Comme cela avait été le cas pendant la guerre, la non-déclaration des viols en temps de paix en raison de la honte associée dans une société traditionnelle et de l’inaction des autorités (les viols dans les deux cas se sont produits alors que les militaires occidentaux étaient eux-mêmes au pouvoir) ont fait significativement baisser les chiffres. Afin d’éviter que le malaise envers leur occupation ne s’intensifie, le gouvernement militaire des États-Unis a mis en place une censure très stricte des médias. La mention de crimes commis par des militaires occidentaux contre des civils japonais était strictement interdite. Les forces d’occupation ont publié des codes de presse et de pré-censure interdisant la publication de tous les rapports et statistiques « contraires aux objectifs de l’occupation ». ‘
Lorsque, quelques semaines après le début de l’occupation, la presse japonaise a évoqué le viol et le pillage généralisé des soldats américains, les forces d’occupation ont rapidement réagi en censurant tous les médias et en imposant une politique de tolérance zéro contre la dénonciation de tels crimes. Ce n’est pas seulement la dénonciation des crimes commis par les forces occidentales, mais toute critique des puissances alliées occidentales qui était strictement interdite pendant la période d’occupation qui a duré plus de six ans. Cela a laissé le gouvernement militaire américain, l’autorité suprême du pays, au-delà de la responsabilité. Des sujets tels que la mise en place de postes de réconfort et l’encouragement des femmes vulnérables dans le commerce du sexe, l’analyse critique du marché noir, les apports caloriques du niveau de famine de la population et même les références à l’impact de la Grande Dépression sur les économies occidentales, l’anticolonialisme, le panasianisme et les tensions émergentes de la guerre froide étaient tous interdits de publication.
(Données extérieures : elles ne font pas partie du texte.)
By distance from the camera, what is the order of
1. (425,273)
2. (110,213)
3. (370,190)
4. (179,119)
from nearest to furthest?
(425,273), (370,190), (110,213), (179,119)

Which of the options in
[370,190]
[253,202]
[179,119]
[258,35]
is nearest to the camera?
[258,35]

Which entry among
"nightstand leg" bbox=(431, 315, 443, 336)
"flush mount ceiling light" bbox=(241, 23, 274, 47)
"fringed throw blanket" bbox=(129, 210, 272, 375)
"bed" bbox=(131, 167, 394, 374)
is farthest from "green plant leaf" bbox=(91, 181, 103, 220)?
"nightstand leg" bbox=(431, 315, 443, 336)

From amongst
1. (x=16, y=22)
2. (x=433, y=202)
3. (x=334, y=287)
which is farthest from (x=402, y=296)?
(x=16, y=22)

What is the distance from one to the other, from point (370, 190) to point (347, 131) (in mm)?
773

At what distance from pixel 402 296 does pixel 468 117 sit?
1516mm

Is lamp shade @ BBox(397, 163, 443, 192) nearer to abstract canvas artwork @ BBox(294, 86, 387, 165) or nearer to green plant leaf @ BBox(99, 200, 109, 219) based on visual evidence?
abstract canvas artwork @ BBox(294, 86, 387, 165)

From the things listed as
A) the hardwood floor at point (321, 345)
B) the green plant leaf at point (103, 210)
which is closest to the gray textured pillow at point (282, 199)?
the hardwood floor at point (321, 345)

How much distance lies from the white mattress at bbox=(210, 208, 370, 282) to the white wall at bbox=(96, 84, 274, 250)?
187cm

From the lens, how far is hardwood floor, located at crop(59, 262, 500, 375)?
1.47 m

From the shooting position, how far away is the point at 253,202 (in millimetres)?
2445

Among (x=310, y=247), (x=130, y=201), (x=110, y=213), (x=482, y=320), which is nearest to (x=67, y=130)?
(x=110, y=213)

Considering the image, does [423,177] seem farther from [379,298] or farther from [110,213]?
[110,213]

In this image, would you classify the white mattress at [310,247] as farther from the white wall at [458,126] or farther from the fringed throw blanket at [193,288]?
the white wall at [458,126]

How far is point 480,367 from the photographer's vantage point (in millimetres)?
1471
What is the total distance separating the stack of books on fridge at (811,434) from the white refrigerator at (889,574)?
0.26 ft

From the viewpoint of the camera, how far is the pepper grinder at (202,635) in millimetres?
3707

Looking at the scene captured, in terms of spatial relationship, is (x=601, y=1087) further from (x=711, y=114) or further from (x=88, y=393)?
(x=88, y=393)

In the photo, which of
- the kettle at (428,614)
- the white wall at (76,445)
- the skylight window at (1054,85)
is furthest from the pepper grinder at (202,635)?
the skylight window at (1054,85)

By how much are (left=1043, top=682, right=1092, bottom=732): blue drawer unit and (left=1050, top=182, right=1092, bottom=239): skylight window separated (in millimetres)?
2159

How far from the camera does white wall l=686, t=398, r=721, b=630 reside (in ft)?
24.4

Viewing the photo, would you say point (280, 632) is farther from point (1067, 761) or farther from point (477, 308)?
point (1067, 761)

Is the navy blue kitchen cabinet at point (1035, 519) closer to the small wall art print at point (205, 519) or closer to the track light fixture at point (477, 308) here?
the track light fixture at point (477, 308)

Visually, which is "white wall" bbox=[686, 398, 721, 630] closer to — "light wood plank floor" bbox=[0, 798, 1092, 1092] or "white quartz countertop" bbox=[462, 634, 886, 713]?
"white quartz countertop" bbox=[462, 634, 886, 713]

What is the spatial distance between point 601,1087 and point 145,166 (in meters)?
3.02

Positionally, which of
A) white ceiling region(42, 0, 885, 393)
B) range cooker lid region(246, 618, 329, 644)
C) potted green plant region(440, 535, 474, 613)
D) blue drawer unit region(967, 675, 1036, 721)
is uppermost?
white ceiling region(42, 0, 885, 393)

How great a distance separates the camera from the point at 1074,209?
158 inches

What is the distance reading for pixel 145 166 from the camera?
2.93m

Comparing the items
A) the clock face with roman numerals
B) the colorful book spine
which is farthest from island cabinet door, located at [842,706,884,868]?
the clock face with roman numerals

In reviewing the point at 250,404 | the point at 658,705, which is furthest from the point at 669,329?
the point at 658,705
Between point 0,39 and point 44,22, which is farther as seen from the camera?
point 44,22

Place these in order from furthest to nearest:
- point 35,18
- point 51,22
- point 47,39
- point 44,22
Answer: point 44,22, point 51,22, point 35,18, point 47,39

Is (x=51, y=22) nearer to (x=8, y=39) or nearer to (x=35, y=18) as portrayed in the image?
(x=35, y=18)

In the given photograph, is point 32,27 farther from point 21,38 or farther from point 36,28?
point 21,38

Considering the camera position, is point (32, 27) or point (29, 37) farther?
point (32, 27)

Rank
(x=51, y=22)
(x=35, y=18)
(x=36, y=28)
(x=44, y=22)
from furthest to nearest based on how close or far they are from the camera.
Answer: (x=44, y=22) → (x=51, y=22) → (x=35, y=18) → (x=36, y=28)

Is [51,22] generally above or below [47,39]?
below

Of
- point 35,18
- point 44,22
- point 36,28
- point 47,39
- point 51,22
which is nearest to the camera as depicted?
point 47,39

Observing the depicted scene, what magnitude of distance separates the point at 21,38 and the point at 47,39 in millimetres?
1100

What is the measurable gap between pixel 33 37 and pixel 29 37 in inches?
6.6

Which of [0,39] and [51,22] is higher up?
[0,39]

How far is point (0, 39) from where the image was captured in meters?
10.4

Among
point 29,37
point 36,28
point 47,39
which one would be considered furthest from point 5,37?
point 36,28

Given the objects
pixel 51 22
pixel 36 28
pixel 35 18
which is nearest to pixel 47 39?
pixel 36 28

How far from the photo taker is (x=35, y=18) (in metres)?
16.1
Ce qui est particulièrement remarquable à propos de la censure imposée sous l’occupation américaine, c’est qu’elle visait à dissimuler sa propre existence. Cela signifiait que non seulement certains sujets étaient strictement interdits, mais la mention de la censure était également interdite. Comme l’a noté le professeur Donald Keene de l’Université de Columbia : « La censure de l’occupation était encore plus exaspérante que la censure militaire japonaise ne l’avait été parce qu’elle insistait pour que toutes les traces de censure soient dissimulées. Cela signifiait que les articles devaient être réécrits dans leur intégralité, plutôt que de simplement soumettre des XX pour les phrases incriminées. La liberté de la presse était en fait plus restreinte qu’elle ne l’avait été en temps de guerre sous le régime impérial.
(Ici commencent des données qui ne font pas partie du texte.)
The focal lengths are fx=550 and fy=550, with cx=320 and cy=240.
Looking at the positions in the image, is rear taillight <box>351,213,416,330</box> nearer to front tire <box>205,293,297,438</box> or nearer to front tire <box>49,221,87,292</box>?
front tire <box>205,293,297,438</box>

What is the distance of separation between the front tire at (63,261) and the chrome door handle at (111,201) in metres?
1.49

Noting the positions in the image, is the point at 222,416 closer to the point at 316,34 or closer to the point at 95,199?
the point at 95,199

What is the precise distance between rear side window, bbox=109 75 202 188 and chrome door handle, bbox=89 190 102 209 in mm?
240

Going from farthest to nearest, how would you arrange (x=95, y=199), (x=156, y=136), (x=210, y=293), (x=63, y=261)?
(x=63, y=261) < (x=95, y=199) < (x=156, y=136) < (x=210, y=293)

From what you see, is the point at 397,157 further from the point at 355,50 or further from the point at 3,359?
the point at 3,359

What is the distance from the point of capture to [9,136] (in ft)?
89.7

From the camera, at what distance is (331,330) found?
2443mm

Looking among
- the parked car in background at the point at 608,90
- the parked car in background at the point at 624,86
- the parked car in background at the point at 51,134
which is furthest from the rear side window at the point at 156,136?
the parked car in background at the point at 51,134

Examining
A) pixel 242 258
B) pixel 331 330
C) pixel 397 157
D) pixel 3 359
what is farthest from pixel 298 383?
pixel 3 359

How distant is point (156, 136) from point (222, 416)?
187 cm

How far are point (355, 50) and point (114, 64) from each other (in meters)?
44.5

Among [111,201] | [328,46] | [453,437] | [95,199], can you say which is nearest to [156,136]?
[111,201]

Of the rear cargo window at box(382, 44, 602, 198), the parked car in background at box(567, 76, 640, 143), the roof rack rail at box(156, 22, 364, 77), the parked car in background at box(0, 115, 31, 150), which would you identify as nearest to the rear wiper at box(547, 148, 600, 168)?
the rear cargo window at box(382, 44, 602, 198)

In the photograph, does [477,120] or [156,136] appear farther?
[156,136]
En allant plus loin pour censurer même la mention de la censure elle-même, les États-Unis pouvaient prétendre défendre la liberté de la presse et la liberté d’expression. En contrôlant les médias, le gouvernement militaire américain pouvait tenter de favoriser la bonne volonté du peuple japonais tout en faisant apparaître les crimes commis par son personnel et ceux de ses alliés comme des incidents isolés. Si la brutalité des militaires américains et australiens contre les civils japonais était évidente pendant la guerre et dans ses conséquences immédiates, elle ne s’est pas terminée avec l’occupation. Les États-Unis maintiennent depuis lors une présence militaire importante au Japon et des crimes, notamment des violences sexuelles et des meurtres contre des civils japonais, continuent de se produire ».